Il mondo del board gaming e del videogaming indie si prestano molto bene a progetti più accessibili. Un bellissimo esempio arriva da Esselunga, che decide di reinterpretare dei classici giochi da tavolo, reinterpretandoli secondo lo stile della “Grande S”. Un’idea divertente e di successo.
Un product placement in una diretta di Ninja ha sicuramente un prezzo non per tutti, ma esistono migliaia di altri streamer su piattaforme come Twitch che sicuramente valuterebbero attentamente una proposta interessante.
Perchè non sponsorizzare totalmente la creazione di uno dei migliaia di progetti presenti su KickStarter, proponendo una partnership?

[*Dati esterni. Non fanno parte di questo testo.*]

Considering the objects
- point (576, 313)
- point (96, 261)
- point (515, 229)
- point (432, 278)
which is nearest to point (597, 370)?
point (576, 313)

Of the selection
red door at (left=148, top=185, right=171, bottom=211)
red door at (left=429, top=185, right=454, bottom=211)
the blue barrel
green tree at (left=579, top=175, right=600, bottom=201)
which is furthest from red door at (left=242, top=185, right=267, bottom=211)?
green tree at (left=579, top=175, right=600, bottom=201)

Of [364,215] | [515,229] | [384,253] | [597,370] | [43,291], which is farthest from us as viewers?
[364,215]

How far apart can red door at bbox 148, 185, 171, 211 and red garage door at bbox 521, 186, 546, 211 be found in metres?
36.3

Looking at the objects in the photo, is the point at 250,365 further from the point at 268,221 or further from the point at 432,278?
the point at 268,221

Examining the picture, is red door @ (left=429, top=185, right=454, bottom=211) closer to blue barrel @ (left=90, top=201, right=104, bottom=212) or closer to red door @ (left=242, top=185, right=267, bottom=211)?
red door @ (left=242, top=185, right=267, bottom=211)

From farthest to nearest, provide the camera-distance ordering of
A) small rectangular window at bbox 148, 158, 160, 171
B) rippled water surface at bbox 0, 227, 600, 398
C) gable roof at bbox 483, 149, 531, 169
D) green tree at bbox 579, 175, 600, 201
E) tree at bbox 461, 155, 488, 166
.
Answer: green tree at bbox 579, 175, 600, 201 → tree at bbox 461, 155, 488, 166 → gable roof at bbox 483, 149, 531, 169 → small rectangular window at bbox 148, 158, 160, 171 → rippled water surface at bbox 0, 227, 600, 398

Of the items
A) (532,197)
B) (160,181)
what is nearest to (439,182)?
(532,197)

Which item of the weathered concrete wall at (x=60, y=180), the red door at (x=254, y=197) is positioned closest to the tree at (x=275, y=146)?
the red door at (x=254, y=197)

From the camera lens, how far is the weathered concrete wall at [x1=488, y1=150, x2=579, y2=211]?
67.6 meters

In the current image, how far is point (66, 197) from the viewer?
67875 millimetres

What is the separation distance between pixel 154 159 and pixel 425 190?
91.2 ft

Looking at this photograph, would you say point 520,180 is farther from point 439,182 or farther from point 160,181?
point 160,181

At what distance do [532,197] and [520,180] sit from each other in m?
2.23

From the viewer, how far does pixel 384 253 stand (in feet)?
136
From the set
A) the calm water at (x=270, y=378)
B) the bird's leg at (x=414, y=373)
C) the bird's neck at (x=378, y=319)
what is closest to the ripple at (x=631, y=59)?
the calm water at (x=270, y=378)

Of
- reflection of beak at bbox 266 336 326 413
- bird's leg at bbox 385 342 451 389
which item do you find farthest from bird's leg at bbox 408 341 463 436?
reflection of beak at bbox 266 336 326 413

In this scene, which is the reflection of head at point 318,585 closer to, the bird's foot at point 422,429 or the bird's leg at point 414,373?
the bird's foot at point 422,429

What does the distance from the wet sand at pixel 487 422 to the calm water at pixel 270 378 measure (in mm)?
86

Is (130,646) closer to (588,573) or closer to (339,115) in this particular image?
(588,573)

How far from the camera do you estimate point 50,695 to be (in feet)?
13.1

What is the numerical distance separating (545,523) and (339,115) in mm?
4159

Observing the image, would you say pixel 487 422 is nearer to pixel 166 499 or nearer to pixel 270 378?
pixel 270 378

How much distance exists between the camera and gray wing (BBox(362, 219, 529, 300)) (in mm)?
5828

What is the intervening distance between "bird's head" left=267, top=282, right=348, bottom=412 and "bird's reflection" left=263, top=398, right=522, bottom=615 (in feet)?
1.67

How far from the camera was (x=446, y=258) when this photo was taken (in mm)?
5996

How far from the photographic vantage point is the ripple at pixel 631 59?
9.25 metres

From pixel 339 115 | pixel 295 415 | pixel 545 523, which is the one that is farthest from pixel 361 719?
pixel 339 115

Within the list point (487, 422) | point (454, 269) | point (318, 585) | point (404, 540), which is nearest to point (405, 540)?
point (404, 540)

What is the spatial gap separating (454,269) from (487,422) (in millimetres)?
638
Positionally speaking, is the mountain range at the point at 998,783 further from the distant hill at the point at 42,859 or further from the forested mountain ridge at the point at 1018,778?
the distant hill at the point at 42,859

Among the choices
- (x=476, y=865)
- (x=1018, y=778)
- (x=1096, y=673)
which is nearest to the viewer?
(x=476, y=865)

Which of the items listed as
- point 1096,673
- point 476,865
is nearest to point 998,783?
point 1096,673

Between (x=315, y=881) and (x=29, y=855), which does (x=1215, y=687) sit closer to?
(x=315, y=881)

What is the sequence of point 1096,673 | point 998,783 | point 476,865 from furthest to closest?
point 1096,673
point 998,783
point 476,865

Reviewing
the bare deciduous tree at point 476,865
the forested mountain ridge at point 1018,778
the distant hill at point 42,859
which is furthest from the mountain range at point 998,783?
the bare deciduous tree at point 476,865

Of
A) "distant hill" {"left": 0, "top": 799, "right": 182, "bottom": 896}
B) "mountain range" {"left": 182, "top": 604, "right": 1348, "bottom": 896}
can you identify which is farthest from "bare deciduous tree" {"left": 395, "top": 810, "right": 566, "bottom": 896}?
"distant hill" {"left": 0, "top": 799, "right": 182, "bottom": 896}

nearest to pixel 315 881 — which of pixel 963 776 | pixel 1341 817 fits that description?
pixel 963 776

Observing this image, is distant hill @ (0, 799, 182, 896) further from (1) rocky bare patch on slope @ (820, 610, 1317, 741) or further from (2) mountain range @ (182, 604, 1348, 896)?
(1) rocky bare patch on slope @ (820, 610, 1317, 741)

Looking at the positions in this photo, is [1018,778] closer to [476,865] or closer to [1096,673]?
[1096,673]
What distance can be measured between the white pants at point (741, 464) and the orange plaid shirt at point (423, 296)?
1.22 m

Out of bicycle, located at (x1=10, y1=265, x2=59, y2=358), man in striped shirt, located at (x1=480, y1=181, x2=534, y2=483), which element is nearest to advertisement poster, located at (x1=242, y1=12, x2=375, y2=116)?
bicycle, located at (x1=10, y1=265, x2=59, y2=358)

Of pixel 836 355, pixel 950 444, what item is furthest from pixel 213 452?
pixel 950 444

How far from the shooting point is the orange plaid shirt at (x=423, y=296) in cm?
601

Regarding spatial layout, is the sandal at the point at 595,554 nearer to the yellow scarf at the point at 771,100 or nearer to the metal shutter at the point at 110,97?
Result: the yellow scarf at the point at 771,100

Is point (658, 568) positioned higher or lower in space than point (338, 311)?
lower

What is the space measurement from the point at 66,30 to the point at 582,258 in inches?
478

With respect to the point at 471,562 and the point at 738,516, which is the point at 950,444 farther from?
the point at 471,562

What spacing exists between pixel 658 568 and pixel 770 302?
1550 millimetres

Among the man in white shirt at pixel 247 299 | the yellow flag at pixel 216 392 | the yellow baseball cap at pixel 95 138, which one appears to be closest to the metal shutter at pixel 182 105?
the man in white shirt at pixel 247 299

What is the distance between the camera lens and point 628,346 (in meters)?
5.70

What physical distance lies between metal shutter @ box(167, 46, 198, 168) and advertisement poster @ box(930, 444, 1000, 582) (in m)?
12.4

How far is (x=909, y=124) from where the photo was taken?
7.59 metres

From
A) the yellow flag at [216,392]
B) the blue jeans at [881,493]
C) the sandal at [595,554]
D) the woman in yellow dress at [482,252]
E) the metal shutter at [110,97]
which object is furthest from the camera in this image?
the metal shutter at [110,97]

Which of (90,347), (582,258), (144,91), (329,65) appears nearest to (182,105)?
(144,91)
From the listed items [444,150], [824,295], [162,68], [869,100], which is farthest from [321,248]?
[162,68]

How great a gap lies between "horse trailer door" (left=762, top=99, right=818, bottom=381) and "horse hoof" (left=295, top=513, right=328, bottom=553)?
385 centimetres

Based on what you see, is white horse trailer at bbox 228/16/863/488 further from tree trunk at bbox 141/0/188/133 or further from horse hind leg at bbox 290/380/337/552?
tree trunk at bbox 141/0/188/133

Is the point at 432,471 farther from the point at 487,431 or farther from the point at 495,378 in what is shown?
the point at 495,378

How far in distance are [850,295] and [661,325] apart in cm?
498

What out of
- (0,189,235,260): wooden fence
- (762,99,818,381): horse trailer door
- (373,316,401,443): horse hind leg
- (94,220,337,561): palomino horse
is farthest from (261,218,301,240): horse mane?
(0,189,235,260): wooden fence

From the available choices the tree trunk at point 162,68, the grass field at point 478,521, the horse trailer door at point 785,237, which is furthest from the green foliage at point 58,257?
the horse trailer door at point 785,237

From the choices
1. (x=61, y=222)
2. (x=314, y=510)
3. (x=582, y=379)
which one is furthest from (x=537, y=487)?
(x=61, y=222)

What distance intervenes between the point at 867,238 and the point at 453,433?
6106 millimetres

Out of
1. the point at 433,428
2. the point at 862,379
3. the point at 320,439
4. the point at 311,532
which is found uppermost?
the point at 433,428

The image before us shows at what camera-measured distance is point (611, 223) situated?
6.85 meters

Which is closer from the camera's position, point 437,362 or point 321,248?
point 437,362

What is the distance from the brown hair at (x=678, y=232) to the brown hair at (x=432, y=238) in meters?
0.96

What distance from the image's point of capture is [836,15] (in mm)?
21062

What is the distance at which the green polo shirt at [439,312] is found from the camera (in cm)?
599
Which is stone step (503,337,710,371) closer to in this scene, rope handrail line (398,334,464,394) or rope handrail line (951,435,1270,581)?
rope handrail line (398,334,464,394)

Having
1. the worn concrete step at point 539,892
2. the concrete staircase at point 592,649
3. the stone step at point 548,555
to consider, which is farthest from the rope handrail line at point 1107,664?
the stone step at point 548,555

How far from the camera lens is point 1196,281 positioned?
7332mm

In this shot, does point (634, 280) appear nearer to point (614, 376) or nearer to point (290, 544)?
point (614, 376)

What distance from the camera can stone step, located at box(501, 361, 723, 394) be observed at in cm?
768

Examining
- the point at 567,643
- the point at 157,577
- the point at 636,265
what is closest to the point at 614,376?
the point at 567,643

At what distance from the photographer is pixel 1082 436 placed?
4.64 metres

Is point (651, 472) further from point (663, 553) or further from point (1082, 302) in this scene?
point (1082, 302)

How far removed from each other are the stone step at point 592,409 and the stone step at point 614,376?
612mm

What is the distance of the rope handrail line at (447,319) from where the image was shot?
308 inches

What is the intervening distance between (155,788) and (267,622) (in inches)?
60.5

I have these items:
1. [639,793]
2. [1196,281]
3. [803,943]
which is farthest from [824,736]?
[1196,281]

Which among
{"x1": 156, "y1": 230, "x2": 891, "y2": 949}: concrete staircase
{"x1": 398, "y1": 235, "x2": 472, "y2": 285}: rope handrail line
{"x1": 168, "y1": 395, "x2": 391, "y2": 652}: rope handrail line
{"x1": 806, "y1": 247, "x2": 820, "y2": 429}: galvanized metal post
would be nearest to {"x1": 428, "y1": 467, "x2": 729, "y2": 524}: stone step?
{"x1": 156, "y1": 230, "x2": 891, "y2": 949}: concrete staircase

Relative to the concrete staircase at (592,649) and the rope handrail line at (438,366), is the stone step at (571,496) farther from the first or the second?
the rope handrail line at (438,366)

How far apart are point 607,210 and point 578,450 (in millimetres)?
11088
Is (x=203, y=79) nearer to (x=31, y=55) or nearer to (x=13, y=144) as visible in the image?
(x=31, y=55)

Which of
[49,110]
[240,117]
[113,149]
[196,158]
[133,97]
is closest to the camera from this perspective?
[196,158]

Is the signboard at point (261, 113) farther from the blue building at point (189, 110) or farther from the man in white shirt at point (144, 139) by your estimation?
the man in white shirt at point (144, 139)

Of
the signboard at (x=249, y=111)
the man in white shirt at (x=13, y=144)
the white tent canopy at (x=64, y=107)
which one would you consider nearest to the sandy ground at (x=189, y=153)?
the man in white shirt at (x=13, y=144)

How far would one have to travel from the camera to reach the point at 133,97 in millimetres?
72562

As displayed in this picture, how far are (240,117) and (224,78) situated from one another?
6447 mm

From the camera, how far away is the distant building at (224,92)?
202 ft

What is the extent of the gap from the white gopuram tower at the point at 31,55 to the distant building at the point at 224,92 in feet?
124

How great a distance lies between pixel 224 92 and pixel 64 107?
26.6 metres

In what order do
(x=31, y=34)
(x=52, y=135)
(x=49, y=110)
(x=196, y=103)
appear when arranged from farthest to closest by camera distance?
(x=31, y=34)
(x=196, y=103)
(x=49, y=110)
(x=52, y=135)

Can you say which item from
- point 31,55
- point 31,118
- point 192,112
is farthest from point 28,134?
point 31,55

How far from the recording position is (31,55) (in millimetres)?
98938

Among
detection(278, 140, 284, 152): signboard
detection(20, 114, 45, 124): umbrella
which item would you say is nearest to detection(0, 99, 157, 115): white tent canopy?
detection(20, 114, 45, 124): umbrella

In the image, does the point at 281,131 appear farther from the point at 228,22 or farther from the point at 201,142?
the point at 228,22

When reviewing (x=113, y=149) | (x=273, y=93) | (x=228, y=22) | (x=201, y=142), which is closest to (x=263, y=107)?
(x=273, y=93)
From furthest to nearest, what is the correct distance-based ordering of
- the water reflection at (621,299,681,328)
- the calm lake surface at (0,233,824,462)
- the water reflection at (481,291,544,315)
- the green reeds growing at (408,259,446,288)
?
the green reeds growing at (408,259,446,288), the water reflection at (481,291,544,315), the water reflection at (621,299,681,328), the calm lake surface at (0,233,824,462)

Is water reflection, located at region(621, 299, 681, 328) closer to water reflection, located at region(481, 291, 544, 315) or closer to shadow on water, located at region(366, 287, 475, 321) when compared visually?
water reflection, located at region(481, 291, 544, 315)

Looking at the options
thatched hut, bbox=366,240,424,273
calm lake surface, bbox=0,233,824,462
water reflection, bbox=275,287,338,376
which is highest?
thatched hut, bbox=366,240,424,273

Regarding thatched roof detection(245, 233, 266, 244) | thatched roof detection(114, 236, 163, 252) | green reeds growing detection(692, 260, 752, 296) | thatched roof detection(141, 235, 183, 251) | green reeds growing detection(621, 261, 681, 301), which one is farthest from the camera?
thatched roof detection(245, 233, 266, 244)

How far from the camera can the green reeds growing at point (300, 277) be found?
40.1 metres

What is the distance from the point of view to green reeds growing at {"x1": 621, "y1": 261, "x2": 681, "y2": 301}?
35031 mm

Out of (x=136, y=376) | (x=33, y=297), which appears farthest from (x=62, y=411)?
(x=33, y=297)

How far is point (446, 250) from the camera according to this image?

Un’altra trovata modellabile sulle tasche di tutti è il fronte contenuti per smartphone. Gli Idle-Games stanno spopolando e segnano risultati da milioni di download con una facilità sconcertante. Forse all’interno gli adv sono un po’ invasivi, ma sicuramente raggiungono il bersaglio e tutto ruota intorno alla coerenza con cui si sviluppano i progetti.
Sembra quindi che ci sia un modo per tutti i potenziali di spesa per avvicinarsi in maniera coerente a questa interessantissima parte di mercato, che fino ad ora non ha conosciuto il mondo del vino perché quest’ultimo si è dimostrato fortemente disinteressato.
Concludendo, la speranza è che si sia evidenziato in maniera chiara il perché il settore del vino non abbia mai fatto la corte ai nerd.
Altrettanto chiaramente dovrebbe essere emerso che sarebbe decisamente il caso di iniziare a farlo.
Questi ultimi vanno conquistati, ma si potrebbero rivelare dei consumatori ideali per un comparto produttivo che ne è in continua ricerca. Ci sono le possibilità, c’è lo spazio, ci sono gli attori; adesso manca solo la volontà di cominciare.
Una sola indicazione finale. Farlo solo perché di moda, solo perché si tratta di un trend in ascesa, sarebbe incredibilmente controproducente, L’interesse deve essere quello di iniziare a dialogare con dei nuovi interlocutori e, per farlo, serve conoscere e comprendere un universo valoriale complesso, come quello derivante dallo studio di qualsiasi target. Nel caso, meglio affidarsi a persone competenti, onde evitare degli scivoloni che sarebbero irreparabili. La fiducia e l’attenzione vanno conquistati.
Un primo passo? Partite da qui: “Fare o non fare. Non c’è Provare.”